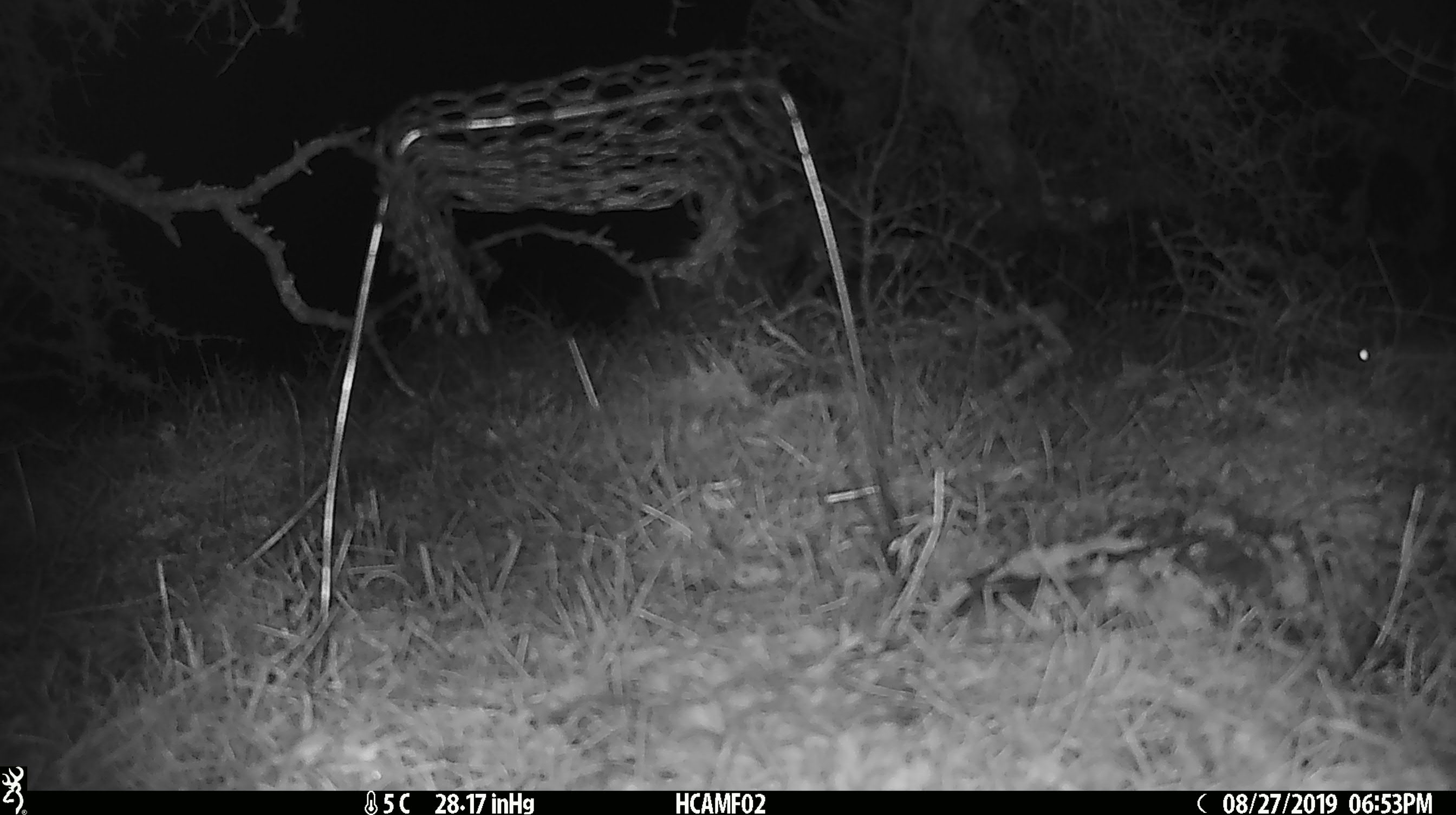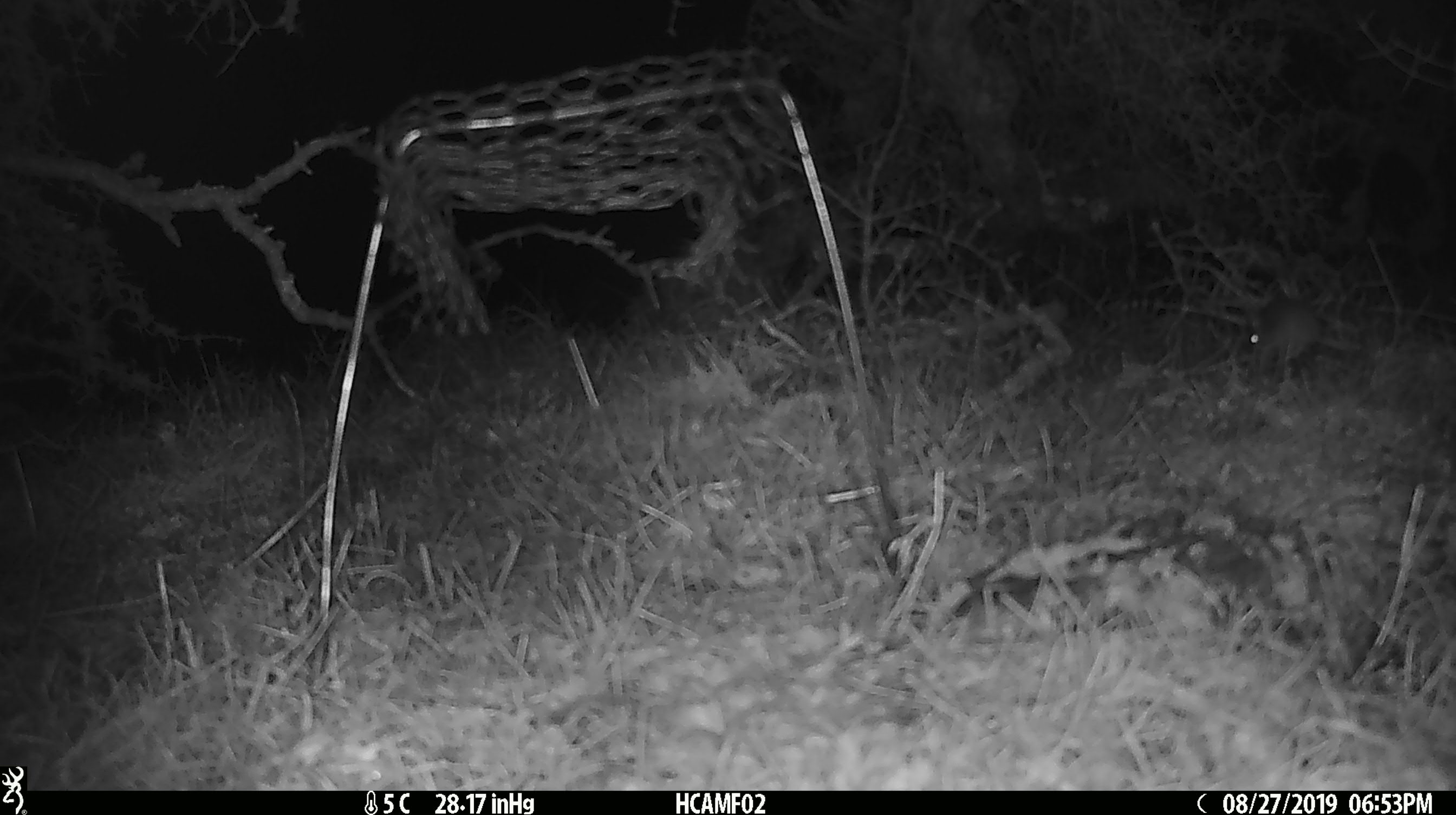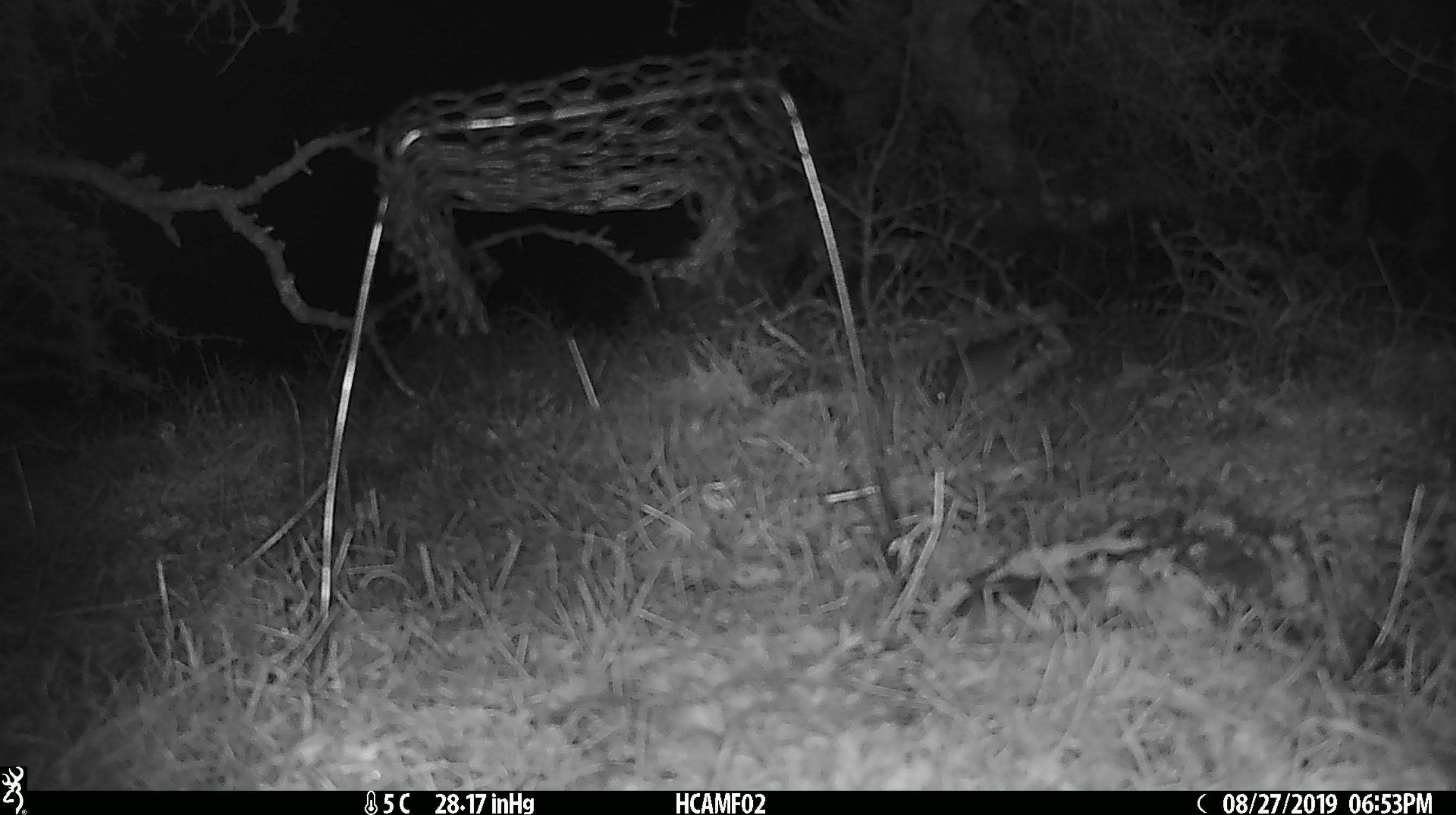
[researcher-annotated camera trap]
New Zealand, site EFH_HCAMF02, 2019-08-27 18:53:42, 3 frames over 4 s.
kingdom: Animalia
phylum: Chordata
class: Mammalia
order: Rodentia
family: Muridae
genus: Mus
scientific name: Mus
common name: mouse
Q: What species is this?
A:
________________________________________
* **What to produce**:
Only the pictures in the listing above get left out; print everything else exactly.

* **Response below**:
[researcher-annotated camera trap]
New Zealand, site EFH_HCAMF02, 2019-08-27 18:53:42, 3 frames over 4 s.
kingdom: Animalia
phylum: Chordata
class: Mammalia
order: Rodentia
family: Muridae
genus: Mus
scientific name: Mus
common name: mouse
Q: What species is this?
A:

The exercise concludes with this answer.